Records to use —
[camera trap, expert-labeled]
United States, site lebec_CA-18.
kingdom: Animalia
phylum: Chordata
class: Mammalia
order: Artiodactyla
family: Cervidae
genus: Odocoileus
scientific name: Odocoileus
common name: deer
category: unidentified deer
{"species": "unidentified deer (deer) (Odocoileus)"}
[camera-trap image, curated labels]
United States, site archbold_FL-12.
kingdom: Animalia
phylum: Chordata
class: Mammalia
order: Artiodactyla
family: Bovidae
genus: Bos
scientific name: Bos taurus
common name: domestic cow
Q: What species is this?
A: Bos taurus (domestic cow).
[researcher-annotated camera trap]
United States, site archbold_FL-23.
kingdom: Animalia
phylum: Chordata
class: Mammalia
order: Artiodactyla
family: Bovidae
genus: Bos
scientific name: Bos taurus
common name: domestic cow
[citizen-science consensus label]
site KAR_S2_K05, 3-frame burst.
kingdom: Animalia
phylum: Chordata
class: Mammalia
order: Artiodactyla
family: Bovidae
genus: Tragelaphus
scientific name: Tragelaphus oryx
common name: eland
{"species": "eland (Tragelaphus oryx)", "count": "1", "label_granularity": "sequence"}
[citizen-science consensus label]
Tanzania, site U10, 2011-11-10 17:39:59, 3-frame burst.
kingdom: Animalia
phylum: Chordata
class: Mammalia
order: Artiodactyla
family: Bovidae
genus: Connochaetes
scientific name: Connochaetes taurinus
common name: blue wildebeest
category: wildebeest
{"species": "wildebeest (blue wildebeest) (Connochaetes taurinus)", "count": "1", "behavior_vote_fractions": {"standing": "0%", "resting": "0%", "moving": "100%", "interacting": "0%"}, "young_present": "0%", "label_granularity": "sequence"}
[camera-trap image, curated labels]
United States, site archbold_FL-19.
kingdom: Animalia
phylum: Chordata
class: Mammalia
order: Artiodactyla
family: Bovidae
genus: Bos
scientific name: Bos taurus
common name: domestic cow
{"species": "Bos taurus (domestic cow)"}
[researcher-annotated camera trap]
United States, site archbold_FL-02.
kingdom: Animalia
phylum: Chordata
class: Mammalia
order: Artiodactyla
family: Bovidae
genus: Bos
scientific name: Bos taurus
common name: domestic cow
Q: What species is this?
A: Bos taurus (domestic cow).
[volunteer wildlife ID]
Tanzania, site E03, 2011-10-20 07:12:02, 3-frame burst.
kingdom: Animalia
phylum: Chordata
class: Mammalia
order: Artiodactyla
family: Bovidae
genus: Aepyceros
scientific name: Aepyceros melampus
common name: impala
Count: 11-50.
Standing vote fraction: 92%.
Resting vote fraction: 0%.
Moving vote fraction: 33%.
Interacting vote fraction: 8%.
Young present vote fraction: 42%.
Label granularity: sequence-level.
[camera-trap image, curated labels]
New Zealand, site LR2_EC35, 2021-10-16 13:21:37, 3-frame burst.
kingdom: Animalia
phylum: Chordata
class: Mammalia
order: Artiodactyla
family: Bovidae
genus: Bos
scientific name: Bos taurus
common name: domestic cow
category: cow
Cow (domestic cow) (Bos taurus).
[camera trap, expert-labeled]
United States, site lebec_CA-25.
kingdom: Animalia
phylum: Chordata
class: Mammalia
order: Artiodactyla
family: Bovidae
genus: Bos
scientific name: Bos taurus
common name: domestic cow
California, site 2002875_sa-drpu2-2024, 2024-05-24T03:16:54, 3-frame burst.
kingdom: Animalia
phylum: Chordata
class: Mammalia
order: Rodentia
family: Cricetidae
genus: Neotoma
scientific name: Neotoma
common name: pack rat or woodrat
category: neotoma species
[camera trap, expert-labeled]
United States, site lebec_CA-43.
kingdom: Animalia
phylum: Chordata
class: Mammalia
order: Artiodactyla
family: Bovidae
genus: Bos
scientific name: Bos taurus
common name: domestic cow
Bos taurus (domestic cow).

Your goal —
Reproduce all the entries verbatim, leaving nothing out.

Result of the exercise —
[camera trap, expert-labeled]
United States, site lebec_CA-18.
kingdom: Animalia
phylum: Chordata
class: Mammalia
order: Artiodactyla
family: Cervidae
genus: Odocoileus
scientific name: Odocoileus
common name: deer
category: unidentified deer
{"species": "unidentified deer (deer) (Odocoileus)"}
[camera-trap image, curated labels]
United States, site archbold_FL-12.
kingdom: Animalia
phylum: Chordata
class: Mammalia
order: Artiodactyla
family: Bovidae
genus: Bos
scientific name: Bos taurus
common name: domestic cow
Q: What species is this?
A: Bos taurus (domestic cow).
[researcher-annotated camera trap]
United States, site archbold_FL-23.
kingdom: Animalia
phylum: Chordata
class: Mammalia
order: Artiodactyla
family: Bovidae
genus: Bos
scientific name: Bos taurus
common name: domestic cow
[citizen-science consensus label]
site KAR_S2_K05, 3-frame burst.
kingdom: Animalia
phylum: Chordata
class: Mammalia
order: Artiodactyla
family: Bovidae
genus: Tragelaphus
scientific name: Tragelaphus oryx
common name: eland
{"species": "eland (Tragelaphus oryx)", "count": "1", "label_granularity": "sequence"}
[citizen-science consensus label]
Tanzania, site U10, 2011-11-10 17:39:59, 3-frame burst.
kingdom: Animalia
phylum: Chordata
class: Mammalia
order: Artiodactyla
family: Bovidae
genus: Connochaetes
scientific name: Connochaetes taurinus
common name: blue wildebeest
category: wildebeest
{"species": "wildebeest (blue wildebeest) (Connochaetes taurinus)", "count": "1", "behavior_vote_fractions": {"standing": "0%", "resting": "0%", "moving": "100%", "interacting": "0%"}, "young_present": "0%", "label_granularity": "sequence"}
[camera-trap image, curated labels]
United States, site archbold_FL-19.
kingdom: Animalia
phylum: Chordata
class: Mammalia
order: Artiodactyla
family: Bovidae
genus: Bos
scientific name: Bos taurus
common name: domestic cow
{"species": "Bos taurus (domestic cow)"}
[researcher-annotated camera trap]
United States, site archbold_FL-02.
kingdom: Animalia
phylum: Chordata
class: Mammalia
order: Artiodactyla
family: Bovidae
genus: Bos
scientific name: Bos taurus
common name: domestic cow
Q: What species is this?
A: Bos taurus (domestic cow).
[volunteer wildlife ID]
Tanzania, site E03, 2011-10-20 07:12:02, 3-frame burst.
kingdom: Animalia
phylum: Chordata
class: Mammalia
order: Artiodactyla
family: Bovidae
genus: Aepyceros
scientific name: Aepyceros melampus
common name: impala
Count: 11-50.
Standing vote fraction: 92%.
Resting vote fraction: 0%.
Moving vote fraction: 33%.
Interacting vote fraction: 8%.
Young present vote fraction: 42%.
Label granularity: sequence-level.
[camera-trap image, curated labels]
New Zealand, site LR2_EC35, 2021-10-16 13:21:37, 3-frame burst.
kingdom: Animalia
phylum: Chordata
class: Mammalia
order: Artiodactyla
family: Bovidae
genus: Bos
scientific name: Bos taurus
common name: domestic cow
category: cow
Cow (domestic cow) (Bos taurus).
[camera trap, expert-labeled]
United States, site lebec_CA-25.
kingdom: Animalia
phylum: Chordata
class: Mammalia
order: Artiodactyla
family: Bovidae
genus: Bos
scientific name: Bos taurus
common name: domestic cow
California, site 2002875_sa-drpu2-2024, 2024-05-24T03:16:54, 3-frame burst.
kingdom: Animalia
phylum: Chordata
class: Mammalia
order: Rodentia
family: Cricetidae
genus: Neotoma
scientific name: Neotoma
common name: pack rat or woodrat
category: neotoma species
[camera trap, expert-labeled]
United States, site lebec_CA-43.
kingdom: Animalia
phylum: Chordata
class: Mammalia
order: Artiodactyla
family: Bovidae
genus: Bos
scientific name: Bos taurus
common name: domestic cow
Bos taurus (domestic cow).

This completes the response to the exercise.